[Image-based spatial reasoning records]

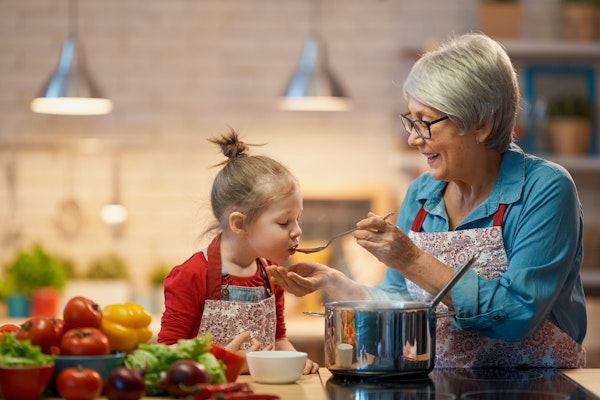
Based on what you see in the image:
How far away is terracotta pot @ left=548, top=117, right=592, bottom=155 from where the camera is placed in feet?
17.5

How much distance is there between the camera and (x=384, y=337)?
7.18 ft

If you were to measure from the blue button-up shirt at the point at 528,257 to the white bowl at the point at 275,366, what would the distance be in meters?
0.45

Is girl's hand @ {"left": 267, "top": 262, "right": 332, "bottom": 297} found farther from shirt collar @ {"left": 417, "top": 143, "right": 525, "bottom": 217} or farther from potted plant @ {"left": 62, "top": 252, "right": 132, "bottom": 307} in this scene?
potted plant @ {"left": 62, "top": 252, "right": 132, "bottom": 307}

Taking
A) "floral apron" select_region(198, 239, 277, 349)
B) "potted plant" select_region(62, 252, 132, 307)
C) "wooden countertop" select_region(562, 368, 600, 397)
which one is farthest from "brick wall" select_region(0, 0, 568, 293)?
"wooden countertop" select_region(562, 368, 600, 397)

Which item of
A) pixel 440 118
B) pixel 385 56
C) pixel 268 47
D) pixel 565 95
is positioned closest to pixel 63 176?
pixel 268 47

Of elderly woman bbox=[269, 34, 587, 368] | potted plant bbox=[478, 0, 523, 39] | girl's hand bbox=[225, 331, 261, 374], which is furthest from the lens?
potted plant bbox=[478, 0, 523, 39]

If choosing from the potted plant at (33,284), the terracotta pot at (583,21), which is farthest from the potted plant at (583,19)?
the potted plant at (33,284)

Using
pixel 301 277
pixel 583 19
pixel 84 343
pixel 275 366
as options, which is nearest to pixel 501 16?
pixel 583 19

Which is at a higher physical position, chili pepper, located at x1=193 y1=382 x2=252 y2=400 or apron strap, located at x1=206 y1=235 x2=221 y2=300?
apron strap, located at x1=206 y1=235 x2=221 y2=300

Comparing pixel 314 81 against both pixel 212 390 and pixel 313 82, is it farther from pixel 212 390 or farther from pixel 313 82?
pixel 212 390

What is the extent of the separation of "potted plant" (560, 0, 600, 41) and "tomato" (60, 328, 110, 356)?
13.5ft

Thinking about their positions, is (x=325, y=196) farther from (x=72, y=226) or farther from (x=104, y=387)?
(x=104, y=387)

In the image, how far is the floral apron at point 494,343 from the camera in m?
2.61

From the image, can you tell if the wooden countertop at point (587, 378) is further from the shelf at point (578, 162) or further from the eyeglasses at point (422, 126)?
the shelf at point (578, 162)
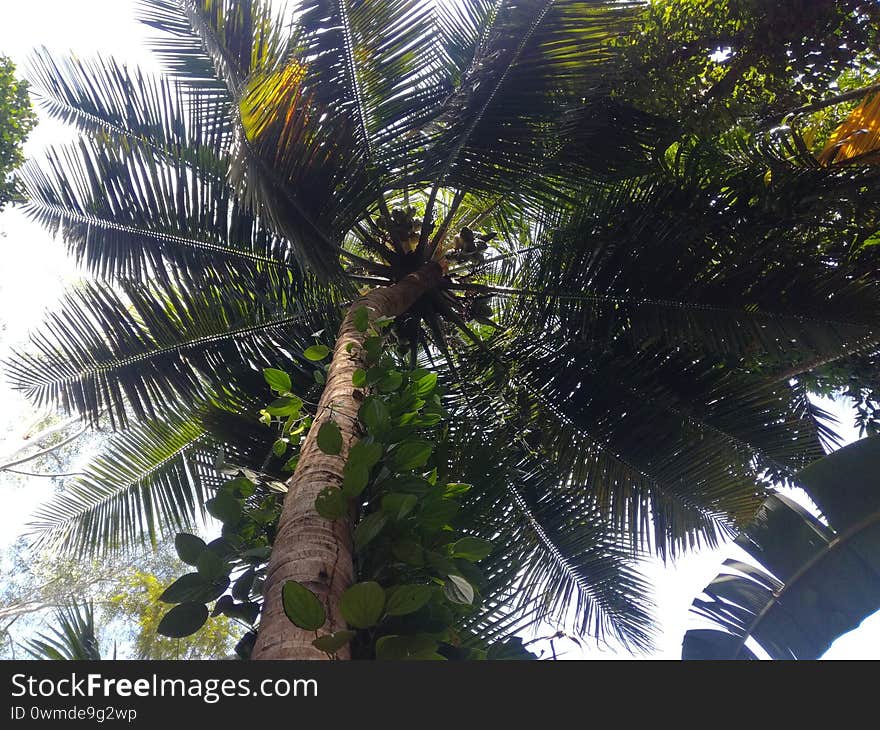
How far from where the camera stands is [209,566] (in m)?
1.71

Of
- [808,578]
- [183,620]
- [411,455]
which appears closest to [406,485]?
[411,455]

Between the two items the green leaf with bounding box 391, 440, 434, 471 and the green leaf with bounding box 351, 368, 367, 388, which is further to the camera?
the green leaf with bounding box 351, 368, 367, 388

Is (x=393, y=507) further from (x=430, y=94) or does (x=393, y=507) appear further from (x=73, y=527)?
(x=73, y=527)

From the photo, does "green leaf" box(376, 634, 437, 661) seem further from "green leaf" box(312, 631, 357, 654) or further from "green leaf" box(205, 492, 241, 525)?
"green leaf" box(205, 492, 241, 525)

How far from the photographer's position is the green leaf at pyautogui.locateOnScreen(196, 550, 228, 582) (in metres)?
1.70

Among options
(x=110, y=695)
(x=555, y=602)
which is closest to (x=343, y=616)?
(x=110, y=695)

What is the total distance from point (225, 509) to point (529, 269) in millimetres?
3328

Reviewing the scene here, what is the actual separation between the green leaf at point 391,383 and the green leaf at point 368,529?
71 cm

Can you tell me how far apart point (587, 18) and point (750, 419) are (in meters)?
2.57

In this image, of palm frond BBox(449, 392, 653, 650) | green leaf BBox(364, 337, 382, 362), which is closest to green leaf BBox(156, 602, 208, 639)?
green leaf BBox(364, 337, 382, 362)

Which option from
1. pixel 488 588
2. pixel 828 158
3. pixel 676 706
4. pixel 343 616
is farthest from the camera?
pixel 828 158

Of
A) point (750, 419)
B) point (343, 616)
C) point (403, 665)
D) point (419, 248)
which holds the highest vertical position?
point (419, 248)

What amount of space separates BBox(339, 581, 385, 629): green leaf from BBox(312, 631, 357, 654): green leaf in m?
0.05

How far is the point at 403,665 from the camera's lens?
1.09m
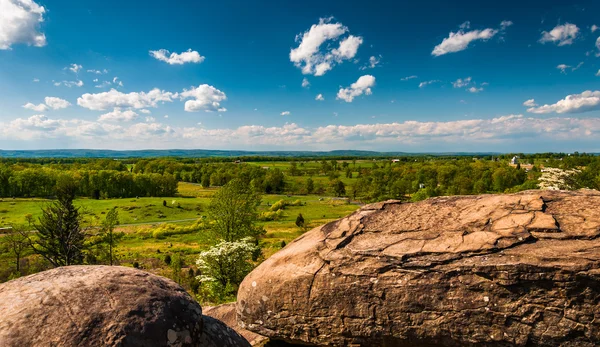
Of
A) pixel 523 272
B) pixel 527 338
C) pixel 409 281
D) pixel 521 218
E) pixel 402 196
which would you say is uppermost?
pixel 521 218

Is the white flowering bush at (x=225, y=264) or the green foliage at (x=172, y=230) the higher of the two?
the white flowering bush at (x=225, y=264)

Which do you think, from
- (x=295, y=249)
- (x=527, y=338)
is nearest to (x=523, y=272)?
(x=527, y=338)

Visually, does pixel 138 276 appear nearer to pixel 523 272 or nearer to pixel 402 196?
pixel 523 272

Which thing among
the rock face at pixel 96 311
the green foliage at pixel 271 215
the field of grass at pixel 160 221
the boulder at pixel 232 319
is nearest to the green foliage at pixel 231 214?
the field of grass at pixel 160 221

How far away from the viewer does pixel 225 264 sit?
31.3m

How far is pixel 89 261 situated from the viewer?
146 feet

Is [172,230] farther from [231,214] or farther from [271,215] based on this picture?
[231,214]

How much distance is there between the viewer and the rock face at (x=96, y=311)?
5.98 metres

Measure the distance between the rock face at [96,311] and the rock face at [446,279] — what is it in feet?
12.6

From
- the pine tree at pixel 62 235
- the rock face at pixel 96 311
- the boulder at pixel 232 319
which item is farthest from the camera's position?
the pine tree at pixel 62 235

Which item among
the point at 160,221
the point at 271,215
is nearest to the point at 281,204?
the point at 271,215

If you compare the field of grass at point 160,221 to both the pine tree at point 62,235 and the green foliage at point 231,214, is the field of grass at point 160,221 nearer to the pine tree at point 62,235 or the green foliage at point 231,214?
the green foliage at point 231,214

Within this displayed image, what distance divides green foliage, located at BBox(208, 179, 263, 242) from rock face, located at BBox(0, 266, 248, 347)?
32.4 metres

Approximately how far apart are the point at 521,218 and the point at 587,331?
330 centimetres
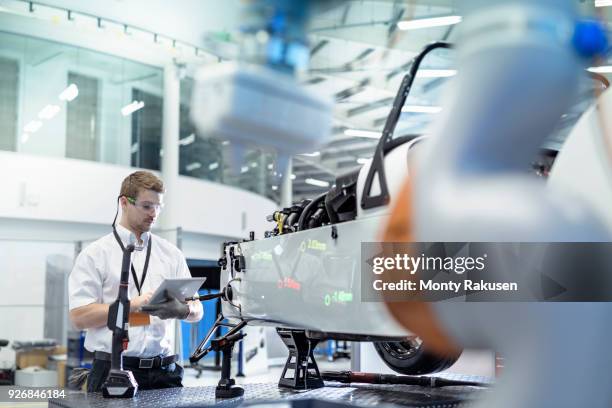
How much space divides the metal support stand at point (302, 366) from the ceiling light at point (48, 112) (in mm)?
7397

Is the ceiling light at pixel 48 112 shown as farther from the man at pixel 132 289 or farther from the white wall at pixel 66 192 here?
the man at pixel 132 289

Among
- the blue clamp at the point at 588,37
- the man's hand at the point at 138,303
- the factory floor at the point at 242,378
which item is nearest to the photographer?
the blue clamp at the point at 588,37

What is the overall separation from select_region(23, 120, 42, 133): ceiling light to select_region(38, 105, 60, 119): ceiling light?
0.37ft

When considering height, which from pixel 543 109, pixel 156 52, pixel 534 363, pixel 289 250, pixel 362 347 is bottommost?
pixel 362 347

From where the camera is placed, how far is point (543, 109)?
72 centimetres

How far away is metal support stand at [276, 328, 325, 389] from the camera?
8.95 feet

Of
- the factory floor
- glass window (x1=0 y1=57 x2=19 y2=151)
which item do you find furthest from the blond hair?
glass window (x1=0 y1=57 x2=19 y2=151)

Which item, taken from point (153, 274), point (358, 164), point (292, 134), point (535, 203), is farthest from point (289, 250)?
point (153, 274)

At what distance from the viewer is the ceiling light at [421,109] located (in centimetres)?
80

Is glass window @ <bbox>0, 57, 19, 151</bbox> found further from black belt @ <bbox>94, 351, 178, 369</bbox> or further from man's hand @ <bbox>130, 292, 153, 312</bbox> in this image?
→ man's hand @ <bbox>130, 292, 153, 312</bbox>

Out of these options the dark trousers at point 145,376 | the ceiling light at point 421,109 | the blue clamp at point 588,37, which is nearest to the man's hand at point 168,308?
the dark trousers at point 145,376

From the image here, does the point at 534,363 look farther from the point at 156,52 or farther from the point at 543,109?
the point at 156,52

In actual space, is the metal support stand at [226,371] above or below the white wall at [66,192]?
below

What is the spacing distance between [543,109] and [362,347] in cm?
365
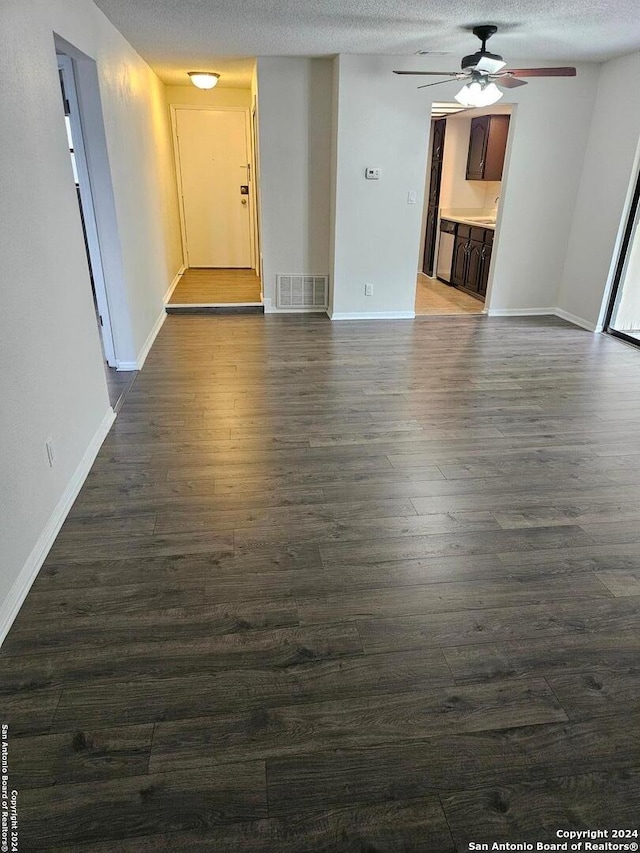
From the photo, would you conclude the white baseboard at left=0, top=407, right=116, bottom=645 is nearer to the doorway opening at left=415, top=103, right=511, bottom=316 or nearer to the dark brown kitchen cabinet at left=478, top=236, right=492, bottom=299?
the doorway opening at left=415, top=103, right=511, bottom=316

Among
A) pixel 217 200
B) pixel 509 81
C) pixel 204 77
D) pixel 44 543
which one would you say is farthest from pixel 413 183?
pixel 44 543

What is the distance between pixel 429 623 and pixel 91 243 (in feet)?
11.8

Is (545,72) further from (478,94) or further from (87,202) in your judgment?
(87,202)

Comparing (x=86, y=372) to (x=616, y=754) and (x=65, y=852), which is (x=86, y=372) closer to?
(x=65, y=852)

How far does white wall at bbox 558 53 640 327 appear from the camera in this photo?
5016mm

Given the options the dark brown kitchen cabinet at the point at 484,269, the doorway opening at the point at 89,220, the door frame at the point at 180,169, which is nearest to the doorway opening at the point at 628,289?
the dark brown kitchen cabinet at the point at 484,269

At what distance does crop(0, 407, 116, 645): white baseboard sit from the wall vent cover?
352 cm

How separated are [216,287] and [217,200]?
1795 millimetres

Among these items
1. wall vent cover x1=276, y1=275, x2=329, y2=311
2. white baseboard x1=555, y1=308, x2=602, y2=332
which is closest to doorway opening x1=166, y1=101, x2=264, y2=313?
wall vent cover x1=276, y1=275, x2=329, y2=311

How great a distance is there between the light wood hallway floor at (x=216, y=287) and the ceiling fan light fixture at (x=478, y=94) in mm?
3016

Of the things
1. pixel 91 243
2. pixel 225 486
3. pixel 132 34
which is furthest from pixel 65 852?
pixel 132 34

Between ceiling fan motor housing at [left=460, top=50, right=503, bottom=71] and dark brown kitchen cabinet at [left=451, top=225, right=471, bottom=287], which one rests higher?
ceiling fan motor housing at [left=460, top=50, right=503, bottom=71]

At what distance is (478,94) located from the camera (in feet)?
14.8

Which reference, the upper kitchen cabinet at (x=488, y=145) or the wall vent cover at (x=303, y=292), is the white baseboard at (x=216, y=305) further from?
the upper kitchen cabinet at (x=488, y=145)
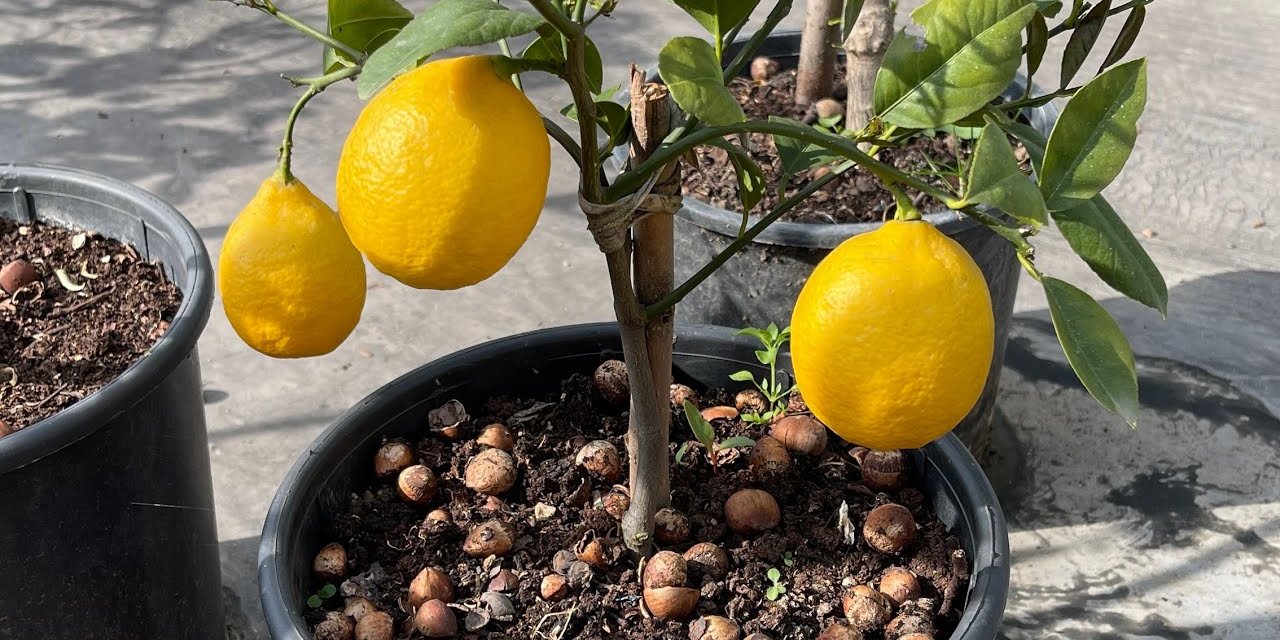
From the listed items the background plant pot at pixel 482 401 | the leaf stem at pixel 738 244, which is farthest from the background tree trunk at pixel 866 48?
the leaf stem at pixel 738 244

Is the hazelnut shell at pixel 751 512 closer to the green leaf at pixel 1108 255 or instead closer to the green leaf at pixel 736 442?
the green leaf at pixel 736 442

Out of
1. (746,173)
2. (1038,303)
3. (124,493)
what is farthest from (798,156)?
(1038,303)

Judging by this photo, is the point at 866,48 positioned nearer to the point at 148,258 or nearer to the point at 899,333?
the point at 148,258

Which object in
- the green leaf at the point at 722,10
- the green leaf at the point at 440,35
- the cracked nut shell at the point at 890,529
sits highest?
the green leaf at the point at 440,35

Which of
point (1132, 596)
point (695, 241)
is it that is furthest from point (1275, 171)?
point (695, 241)

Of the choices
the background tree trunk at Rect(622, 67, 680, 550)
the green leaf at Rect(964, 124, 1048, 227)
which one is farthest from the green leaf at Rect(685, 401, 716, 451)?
the green leaf at Rect(964, 124, 1048, 227)

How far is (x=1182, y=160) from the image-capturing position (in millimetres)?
2342

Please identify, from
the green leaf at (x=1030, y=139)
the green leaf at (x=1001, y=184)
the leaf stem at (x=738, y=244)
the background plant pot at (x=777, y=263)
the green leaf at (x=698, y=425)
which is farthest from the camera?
the background plant pot at (x=777, y=263)

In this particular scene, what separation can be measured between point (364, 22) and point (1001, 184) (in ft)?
1.36

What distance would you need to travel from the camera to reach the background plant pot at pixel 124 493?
102cm

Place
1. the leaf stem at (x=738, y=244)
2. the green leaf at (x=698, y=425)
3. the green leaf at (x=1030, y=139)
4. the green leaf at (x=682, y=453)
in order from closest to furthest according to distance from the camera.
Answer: the green leaf at (x=1030, y=139)
the leaf stem at (x=738, y=244)
the green leaf at (x=698, y=425)
the green leaf at (x=682, y=453)

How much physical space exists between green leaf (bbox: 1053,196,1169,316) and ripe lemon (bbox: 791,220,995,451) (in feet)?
0.17

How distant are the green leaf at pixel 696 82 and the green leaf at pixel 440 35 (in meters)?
0.07

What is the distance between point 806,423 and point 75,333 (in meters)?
0.75
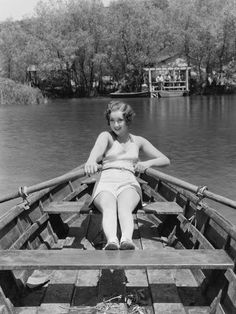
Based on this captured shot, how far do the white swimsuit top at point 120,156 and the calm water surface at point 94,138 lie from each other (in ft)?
17.2

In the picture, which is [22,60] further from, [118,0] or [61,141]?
[61,141]

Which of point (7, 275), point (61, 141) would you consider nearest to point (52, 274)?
point (7, 275)

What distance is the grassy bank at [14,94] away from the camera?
4644cm

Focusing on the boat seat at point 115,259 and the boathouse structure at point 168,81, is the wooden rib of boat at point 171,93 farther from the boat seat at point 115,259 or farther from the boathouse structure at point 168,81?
the boat seat at point 115,259

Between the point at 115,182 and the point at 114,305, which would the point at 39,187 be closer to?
the point at 115,182

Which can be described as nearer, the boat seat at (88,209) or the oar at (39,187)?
the oar at (39,187)

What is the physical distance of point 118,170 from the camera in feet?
19.6

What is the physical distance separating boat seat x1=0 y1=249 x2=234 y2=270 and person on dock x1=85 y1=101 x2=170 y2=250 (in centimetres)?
52

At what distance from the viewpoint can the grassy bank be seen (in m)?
46.4

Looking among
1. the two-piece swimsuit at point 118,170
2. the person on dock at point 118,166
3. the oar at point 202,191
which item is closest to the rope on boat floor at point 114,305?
the person on dock at point 118,166

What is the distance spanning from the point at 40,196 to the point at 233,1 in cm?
6480

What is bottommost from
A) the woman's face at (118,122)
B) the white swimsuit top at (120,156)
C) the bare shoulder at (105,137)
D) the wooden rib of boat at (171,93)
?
the wooden rib of boat at (171,93)

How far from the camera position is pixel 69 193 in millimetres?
8828

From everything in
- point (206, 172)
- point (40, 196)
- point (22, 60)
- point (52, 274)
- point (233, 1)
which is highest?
point (233, 1)
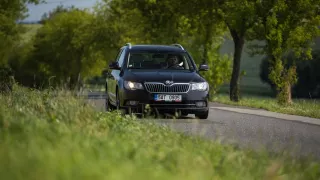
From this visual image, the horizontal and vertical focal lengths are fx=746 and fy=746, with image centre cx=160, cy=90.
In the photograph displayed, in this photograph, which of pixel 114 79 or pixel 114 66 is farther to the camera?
pixel 114 79

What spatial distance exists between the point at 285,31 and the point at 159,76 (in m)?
Answer: 14.3

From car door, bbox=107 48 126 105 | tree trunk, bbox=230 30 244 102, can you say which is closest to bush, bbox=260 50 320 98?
tree trunk, bbox=230 30 244 102

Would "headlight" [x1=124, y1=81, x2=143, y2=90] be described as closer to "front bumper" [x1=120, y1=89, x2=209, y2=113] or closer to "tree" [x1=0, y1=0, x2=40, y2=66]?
"front bumper" [x1=120, y1=89, x2=209, y2=113]

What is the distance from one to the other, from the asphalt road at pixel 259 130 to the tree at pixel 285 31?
7.92 meters

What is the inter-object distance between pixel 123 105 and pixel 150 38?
88.6 feet

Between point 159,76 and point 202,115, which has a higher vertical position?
point 159,76

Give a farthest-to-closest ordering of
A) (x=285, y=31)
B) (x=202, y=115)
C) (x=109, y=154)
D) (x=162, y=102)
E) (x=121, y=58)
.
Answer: (x=285, y=31) → (x=121, y=58) → (x=202, y=115) → (x=162, y=102) → (x=109, y=154)

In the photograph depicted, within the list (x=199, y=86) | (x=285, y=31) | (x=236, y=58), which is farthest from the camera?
(x=236, y=58)

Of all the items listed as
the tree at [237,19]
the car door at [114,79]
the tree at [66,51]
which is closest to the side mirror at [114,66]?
the car door at [114,79]

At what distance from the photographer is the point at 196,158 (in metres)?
8.06

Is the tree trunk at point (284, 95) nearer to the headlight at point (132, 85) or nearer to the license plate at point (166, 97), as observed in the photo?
the license plate at point (166, 97)

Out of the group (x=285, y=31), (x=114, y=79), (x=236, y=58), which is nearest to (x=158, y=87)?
(x=114, y=79)

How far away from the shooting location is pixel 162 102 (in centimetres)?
1639

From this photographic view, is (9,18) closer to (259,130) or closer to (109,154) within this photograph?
(259,130)
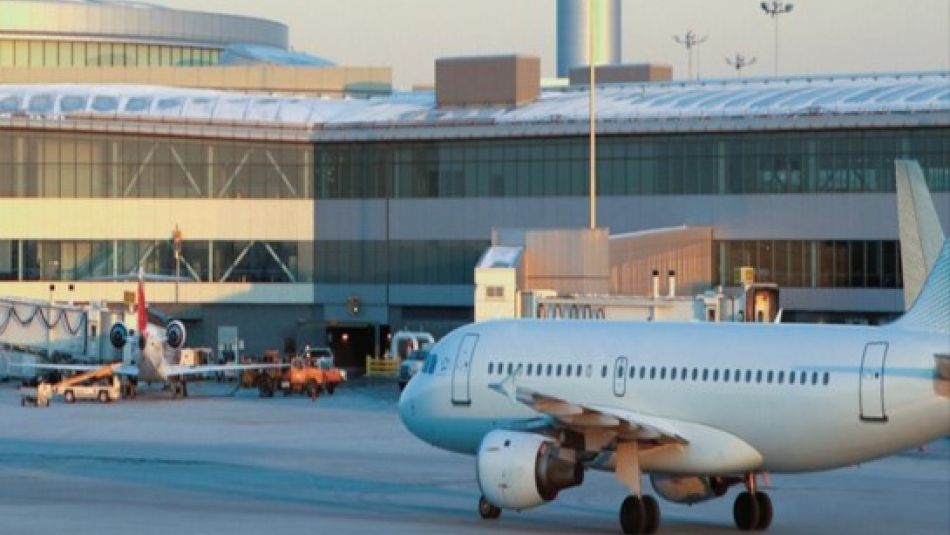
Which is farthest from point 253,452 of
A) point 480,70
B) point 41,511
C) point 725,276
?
point 480,70

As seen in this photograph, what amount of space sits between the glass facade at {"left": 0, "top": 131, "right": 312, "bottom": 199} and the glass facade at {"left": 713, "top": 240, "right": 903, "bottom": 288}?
23.1 meters

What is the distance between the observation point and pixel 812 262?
299 feet

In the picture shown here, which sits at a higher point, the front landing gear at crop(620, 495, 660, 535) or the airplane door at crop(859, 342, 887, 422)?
the airplane door at crop(859, 342, 887, 422)

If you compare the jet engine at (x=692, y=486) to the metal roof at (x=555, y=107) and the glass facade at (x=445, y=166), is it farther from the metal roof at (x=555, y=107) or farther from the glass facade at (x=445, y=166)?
the glass facade at (x=445, y=166)

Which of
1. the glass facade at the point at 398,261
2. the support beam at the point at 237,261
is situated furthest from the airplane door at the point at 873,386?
the support beam at the point at 237,261

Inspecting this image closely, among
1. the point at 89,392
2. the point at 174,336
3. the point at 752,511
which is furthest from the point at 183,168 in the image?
the point at 752,511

* **What you are asked to do**: Quote the records verbatim from the line containing "How far away from the shooting" through the end of the records, leaving out the pictures.

* **Complete response**:
How far away from the shooting location is pixel 162 102 (in centimetres)?
1639

From this photographic view, is (9,18) closer to (259,130) or closer to (109,154) within this photograph?
(259,130)
Which is farthest from point 253,452 of
A) point 480,70
B) point 41,511
C) point 725,276
?
point 480,70

As seen in this photograph, what amount of space sits between the glass facade at {"left": 0, "top": 131, "right": 312, "bottom": 199} and the glass facade at {"left": 713, "top": 240, "right": 903, "bottom": 288}?
23.1 meters

What is the distance between the observation point and pixel 812 262?
299 feet

In the picture shown here, which sits at a higher point, the front landing gear at crop(620, 495, 660, 535) or the airplane door at crop(859, 342, 887, 422)?
the airplane door at crop(859, 342, 887, 422)

If you compare the jet engine at (x=692, y=486) to the metal roof at (x=555, y=107) and the glass facade at (x=445, y=166), is it farther from the metal roof at (x=555, y=107) or farther from the glass facade at (x=445, y=166)?
the glass facade at (x=445, y=166)

Which of
1. the glass facade at the point at 398,261
2. the support beam at the point at 237,261
is situated furthest from the airplane door at the point at 873,386?
the support beam at the point at 237,261

Inspecting this image closely, among
1. the point at 89,392
2. the point at 174,336
3. the point at 752,511
which is furthest from the point at 183,168 in the image?
the point at 752,511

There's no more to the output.